▶ [Selected text]
[BEGIN]

The plan goes something like this. At the event, Obama will nominate three judges to fill three vacancies on an appeals court serving Washington, D.C. (The D.C. Circuit, as it's known, has broad power to review federal regulations, making it an extremely powerful bench — and one from which four sitting Supreme Court Justices have come.) The Constitution mandates that the Senate vote on those nominees, which under normal circumstances would likely mean that they'd be approved. After all, 54 Democrats and Democrat-friendly independents is a larger number than 45 Republicans.
But these are not normal circumstances. Obama has nominated people to fill those three vacancies before, only to see the nominations blocked by a Republican filibuster. In the current Senate, a nominee needs 60 votes — enough to end any filibuster and be approved. With the Democrats losing a senator yesterday, reaching that number just became harder.

[END]

▶ [Given request 1]
Could you write out the passage on the judicial nominations from "But these are" up to and including "just became harder."?

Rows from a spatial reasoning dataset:

[BEGIN]

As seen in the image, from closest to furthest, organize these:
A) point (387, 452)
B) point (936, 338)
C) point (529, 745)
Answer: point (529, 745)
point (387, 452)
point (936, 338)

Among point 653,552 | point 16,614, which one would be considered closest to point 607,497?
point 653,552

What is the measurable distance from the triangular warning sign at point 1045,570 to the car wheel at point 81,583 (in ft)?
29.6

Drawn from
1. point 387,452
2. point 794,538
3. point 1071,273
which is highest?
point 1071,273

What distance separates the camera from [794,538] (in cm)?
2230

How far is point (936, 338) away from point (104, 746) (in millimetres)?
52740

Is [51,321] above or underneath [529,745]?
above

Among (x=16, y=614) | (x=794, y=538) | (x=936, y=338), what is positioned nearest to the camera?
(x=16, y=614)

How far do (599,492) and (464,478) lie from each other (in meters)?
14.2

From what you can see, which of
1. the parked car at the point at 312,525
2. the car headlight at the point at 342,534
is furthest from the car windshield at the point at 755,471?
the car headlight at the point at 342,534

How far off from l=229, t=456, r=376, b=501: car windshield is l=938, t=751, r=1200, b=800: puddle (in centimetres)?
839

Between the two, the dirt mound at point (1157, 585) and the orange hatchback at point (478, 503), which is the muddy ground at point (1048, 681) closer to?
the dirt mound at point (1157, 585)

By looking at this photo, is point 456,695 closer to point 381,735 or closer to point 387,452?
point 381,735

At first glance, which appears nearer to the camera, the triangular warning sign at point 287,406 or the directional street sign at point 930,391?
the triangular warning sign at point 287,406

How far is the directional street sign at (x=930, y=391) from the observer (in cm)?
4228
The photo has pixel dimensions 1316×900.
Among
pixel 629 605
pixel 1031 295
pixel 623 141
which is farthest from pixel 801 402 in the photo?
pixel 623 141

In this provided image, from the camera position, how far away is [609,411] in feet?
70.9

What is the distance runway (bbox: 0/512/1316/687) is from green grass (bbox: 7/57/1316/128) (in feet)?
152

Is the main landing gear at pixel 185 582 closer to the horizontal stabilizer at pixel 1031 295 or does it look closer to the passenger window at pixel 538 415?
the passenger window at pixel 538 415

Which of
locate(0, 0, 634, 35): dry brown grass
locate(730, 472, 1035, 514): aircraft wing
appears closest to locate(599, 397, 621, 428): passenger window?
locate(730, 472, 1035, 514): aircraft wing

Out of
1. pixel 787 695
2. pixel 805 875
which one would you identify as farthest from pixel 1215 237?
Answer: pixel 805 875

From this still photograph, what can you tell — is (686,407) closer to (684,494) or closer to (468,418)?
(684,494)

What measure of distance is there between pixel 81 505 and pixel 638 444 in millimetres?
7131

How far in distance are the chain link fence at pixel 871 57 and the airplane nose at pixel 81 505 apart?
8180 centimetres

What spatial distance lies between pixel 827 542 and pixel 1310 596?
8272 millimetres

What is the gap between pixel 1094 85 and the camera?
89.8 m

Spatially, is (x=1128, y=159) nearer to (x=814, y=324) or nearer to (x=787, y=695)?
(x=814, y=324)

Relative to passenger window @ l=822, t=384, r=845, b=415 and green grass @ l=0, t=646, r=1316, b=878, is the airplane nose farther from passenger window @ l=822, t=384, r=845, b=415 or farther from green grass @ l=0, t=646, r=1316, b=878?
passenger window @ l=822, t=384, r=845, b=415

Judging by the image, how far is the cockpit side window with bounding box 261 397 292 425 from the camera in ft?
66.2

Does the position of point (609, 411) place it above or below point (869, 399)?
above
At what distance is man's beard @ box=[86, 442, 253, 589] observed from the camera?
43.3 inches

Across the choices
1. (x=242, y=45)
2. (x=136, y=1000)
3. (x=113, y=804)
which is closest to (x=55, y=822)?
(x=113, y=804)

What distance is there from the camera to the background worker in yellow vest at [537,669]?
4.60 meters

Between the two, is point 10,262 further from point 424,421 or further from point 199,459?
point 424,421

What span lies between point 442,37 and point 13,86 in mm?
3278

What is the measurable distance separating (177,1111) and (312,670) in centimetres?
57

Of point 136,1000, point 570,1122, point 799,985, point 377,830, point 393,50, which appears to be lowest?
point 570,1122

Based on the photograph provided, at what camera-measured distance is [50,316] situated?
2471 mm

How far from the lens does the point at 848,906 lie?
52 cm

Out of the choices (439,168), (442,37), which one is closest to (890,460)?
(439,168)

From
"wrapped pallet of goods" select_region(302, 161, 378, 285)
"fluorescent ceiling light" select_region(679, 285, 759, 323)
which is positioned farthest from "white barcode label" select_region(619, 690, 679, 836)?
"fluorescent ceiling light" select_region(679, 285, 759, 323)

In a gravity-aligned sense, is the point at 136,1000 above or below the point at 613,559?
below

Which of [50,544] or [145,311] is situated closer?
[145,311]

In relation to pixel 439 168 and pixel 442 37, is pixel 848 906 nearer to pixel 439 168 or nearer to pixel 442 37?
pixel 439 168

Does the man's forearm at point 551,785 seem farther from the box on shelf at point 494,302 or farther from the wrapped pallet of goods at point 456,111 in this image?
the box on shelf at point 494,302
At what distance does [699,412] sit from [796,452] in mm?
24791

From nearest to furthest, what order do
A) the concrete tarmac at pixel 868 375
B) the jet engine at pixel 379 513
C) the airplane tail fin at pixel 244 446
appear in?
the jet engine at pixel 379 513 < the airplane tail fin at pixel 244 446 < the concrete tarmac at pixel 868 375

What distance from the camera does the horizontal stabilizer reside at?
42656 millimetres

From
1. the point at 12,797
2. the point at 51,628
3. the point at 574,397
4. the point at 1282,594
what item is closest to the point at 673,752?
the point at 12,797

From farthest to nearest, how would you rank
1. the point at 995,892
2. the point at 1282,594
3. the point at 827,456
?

[END]

▶ [Given request 2]
How many lines in the rows contain the string "Among"? Reply with the number alone.

▶ [Exercise solution 1]
But these are not normal circumstances. Obama has nominated people to fill those three vacancies before, only to see the nominations blocked by a Republican filibuster. In the current Senate, a nominee needs 60 votes — enough to end any filibuster and be approved. With the Democrats losing a senator yesterday, reaching that number just became harder.

▶ [Exercise solution 2]
3